◆ Document:
Opinion
November 24, 1943.
January 3, 1944.
Attorney and client — Compensation — Counsel for executors of decedent's estate — Determination of lower court — Appellate review.
1. The allowance of fees to counsel for a decedent's estate depends upon many factors; among them are the size of the estate, the novelty and difficulty of the questions involved, the extent of counsel's labor on the case and the time the labor required, the responsibility assumed by counsel, and his professional standing.
2. In cases involving the allowance of counsel fees, the appellate court will not reverse the findings of the court below in the absence of manifest error.
Argued November 24, 1943.
Before MAXEY, C. J., DREW, LINN, STERN, PATTERSON and STEARNE, JJ.

Excerpts of spatial question data
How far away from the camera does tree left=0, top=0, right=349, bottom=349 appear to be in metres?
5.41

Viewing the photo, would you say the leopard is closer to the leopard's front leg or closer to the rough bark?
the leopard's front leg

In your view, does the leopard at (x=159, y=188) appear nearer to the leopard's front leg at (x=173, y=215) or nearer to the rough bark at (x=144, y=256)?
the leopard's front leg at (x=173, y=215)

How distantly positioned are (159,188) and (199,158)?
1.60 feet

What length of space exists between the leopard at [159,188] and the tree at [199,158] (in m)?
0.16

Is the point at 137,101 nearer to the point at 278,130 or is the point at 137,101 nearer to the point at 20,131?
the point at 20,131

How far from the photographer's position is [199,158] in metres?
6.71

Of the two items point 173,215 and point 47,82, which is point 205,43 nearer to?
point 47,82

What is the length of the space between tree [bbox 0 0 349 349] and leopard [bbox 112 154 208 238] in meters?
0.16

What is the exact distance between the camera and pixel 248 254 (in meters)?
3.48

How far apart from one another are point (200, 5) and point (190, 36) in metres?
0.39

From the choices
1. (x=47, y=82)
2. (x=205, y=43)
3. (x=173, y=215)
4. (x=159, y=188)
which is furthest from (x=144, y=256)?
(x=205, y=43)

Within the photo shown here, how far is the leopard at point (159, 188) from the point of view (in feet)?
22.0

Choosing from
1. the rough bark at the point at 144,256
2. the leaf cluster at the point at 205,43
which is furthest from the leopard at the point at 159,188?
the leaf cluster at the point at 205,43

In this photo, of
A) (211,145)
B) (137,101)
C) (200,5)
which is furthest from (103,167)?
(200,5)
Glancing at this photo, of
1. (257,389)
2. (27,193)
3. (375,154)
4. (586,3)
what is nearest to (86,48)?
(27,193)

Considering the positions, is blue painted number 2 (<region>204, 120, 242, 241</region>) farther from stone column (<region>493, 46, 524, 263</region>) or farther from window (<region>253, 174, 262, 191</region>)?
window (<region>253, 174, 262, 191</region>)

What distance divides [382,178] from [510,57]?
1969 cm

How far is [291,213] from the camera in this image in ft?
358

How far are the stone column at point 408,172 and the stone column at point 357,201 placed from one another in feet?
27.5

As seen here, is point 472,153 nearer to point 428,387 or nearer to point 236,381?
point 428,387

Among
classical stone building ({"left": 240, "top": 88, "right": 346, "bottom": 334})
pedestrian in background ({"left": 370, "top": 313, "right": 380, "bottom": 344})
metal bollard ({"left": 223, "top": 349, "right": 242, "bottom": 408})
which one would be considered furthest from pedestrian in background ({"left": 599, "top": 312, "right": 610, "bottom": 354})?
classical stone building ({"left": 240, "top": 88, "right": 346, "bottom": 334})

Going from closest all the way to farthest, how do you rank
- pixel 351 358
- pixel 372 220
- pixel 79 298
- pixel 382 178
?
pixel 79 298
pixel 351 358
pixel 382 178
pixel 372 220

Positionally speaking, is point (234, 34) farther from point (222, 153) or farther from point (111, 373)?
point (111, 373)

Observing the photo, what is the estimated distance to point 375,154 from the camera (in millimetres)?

◆ Set task: For each statement, answer yes or no according to the court opinion, and quote the words that decide it. (a) The size of the estate is one factor in allowing fees to counsel for a decedent's estate. (b) The appellate court will reverse a lower court's findings on counsel fees whenever it disagrees with them. (c) The case was argued on January 3, 1944. This data was taken from a separate source.

◆ Task response:
(a) Yes: "among them are the size of the estate."
(b) No: "the appellate court will not reverse the findings of the court below in the absence of manifest error."
(c) No: "Argued November 24, 1943."